What is required | Print, exactly as given, each line of the data from the line containing "detections for frame 1" up to and including its last line.

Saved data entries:
=== Section Start ===
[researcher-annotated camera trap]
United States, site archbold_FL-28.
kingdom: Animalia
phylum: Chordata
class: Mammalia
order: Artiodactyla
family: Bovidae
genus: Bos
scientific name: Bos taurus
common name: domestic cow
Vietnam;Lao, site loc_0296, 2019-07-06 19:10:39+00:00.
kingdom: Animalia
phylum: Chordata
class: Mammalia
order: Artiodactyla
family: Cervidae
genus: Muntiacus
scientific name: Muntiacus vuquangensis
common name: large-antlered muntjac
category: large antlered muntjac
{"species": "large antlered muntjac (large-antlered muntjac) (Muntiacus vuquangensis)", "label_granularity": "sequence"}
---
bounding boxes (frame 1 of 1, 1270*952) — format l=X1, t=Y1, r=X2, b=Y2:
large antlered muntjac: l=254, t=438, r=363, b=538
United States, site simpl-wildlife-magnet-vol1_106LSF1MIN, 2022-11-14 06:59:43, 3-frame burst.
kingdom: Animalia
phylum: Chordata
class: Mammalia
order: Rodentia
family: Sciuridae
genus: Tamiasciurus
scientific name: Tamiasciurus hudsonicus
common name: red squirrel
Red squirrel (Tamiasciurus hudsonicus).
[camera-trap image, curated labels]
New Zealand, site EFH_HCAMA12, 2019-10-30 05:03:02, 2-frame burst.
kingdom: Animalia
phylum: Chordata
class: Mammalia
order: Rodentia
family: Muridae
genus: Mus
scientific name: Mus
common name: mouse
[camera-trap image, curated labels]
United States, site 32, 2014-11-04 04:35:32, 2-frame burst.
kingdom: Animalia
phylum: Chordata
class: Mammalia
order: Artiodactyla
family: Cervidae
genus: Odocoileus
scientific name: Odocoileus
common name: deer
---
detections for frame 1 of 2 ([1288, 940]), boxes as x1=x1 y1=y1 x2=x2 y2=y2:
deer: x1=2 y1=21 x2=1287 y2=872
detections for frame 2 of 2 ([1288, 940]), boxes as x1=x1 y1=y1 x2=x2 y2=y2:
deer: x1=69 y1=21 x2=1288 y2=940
=== Section End ===
Output below |
detections for frame 1 of 2 ([1288, 940]), boxes as x1=x1 y1=y1 x2=x2 y2=y2:
deer: x1=2 y1=21 x2=1287 y2=872
detections for frame 2 of 2 ([1288, 940]), boxes as x1=x1 y1=y1 x2=x2 y2=y2:
deer: x1=69 y1=21 x2=1288 y2=940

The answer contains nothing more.